### Your instructions
Filter the rows below and copy out every line that contains the string "small". Treat uppercase and lowercase letters as distinct.

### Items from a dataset
┄┄┄┄┄┄

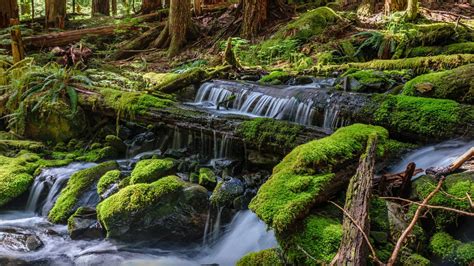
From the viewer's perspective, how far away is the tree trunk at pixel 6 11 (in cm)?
1456

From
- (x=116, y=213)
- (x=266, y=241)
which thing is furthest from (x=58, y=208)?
(x=266, y=241)

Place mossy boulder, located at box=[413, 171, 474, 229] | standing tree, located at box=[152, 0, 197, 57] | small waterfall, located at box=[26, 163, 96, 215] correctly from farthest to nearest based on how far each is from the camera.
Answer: standing tree, located at box=[152, 0, 197, 57] → small waterfall, located at box=[26, 163, 96, 215] → mossy boulder, located at box=[413, 171, 474, 229]

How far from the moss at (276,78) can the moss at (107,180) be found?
13.0 ft

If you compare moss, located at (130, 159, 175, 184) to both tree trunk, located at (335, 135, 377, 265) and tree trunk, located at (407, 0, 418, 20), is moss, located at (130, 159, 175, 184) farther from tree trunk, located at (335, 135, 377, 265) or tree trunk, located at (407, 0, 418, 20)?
tree trunk, located at (407, 0, 418, 20)

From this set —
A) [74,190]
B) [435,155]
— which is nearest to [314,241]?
[435,155]

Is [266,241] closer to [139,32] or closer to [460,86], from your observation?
[460,86]

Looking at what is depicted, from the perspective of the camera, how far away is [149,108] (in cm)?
753

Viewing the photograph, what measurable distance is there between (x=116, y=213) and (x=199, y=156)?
1961 millimetres

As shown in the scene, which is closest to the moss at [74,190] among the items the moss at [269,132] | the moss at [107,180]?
the moss at [107,180]

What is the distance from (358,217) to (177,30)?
11738 mm

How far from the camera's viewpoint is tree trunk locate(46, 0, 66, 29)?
1702 cm

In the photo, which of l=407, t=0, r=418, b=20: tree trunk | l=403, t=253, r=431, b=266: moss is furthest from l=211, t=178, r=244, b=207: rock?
l=407, t=0, r=418, b=20: tree trunk

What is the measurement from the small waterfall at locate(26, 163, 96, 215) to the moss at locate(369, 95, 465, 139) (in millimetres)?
4737

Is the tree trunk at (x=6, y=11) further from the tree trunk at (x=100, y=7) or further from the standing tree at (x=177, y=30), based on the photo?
the tree trunk at (x=100, y=7)
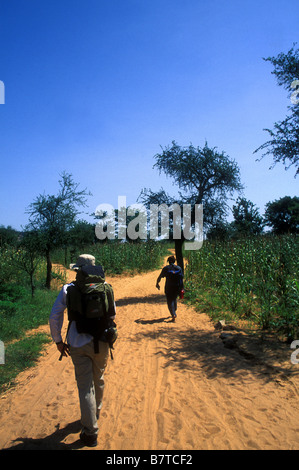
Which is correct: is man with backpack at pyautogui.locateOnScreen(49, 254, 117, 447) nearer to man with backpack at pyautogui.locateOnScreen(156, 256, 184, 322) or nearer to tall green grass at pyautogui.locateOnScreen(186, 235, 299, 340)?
tall green grass at pyautogui.locateOnScreen(186, 235, 299, 340)

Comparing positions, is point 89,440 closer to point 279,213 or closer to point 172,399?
point 172,399

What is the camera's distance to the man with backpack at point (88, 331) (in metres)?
3.64

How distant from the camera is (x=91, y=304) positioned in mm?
3648

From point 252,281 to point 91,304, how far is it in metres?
6.56

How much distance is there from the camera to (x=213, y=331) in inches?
322

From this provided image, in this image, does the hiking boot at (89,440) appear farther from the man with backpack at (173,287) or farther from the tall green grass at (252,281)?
the man with backpack at (173,287)

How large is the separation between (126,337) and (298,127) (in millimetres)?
6902

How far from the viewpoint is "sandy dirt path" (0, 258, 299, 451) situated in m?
3.71

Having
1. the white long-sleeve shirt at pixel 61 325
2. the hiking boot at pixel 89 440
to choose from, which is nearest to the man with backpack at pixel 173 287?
the white long-sleeve shirt at pixel 61 325

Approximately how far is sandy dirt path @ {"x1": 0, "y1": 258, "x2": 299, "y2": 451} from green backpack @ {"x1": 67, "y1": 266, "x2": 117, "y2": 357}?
3.92 ft

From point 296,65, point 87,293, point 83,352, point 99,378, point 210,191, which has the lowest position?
point 99,378

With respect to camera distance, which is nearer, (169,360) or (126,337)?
(169,360)
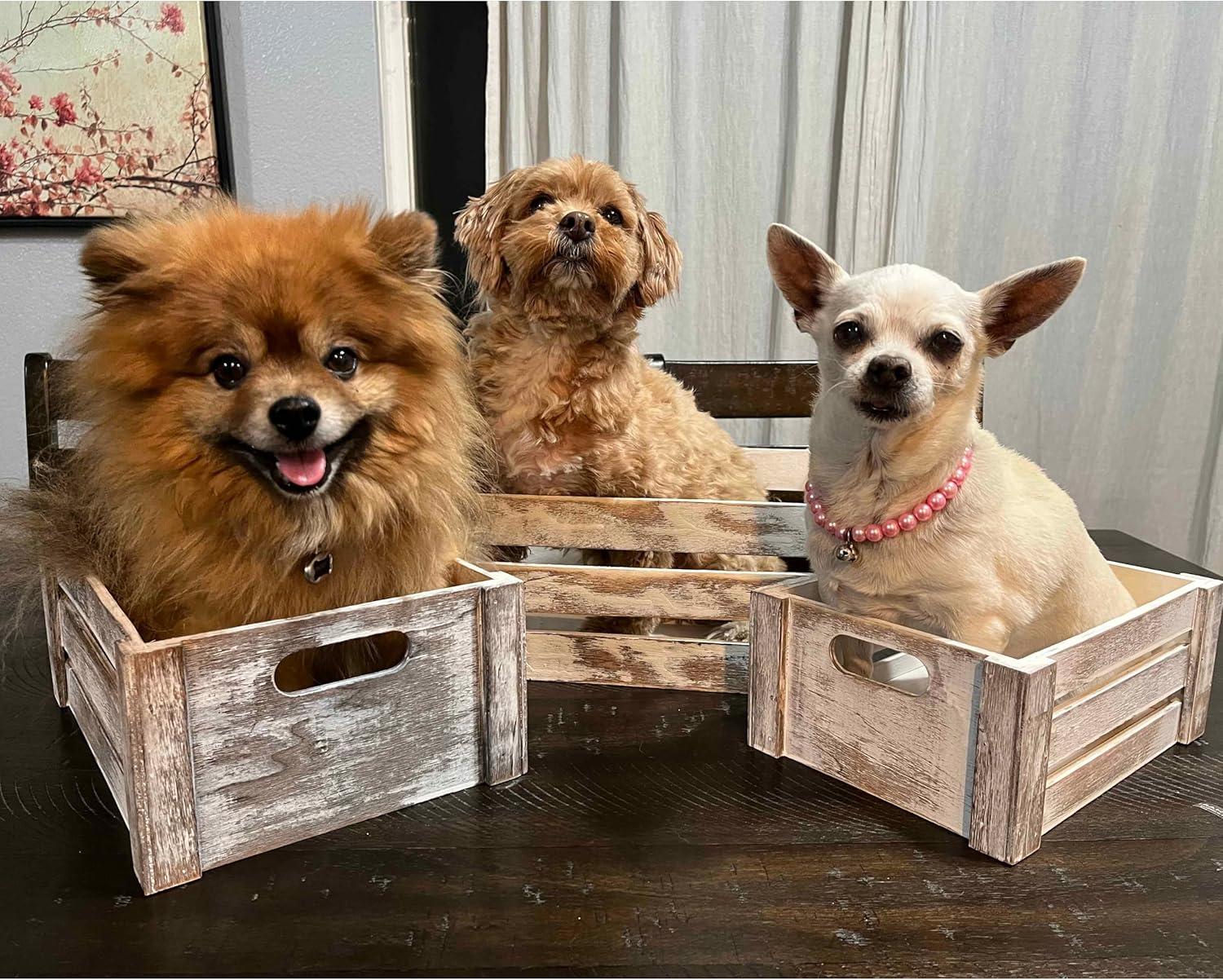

┄┄┄┄┄┄

### Exercise result
Place mossy boulder, located at box=[413, 171, 474, 229] | standing tree, located at box=[152, 0, 197, 57] | small waterfall, located at box=[26, 163, 96, 215] correctly from farthest to nearest based on how far each is from the camera.
Answer: standing tree, located at box=[152, 0, 197, 57] → small waterfall, located at box=[26, 163, 96, 215] → mossy boulder, located at box=[413, 171, 474, 229]
What is the measurement from the small waterfall at locate(26, 163, 96, 215) to the moss at locate(369, 95, 465, 139) (in millimetres)?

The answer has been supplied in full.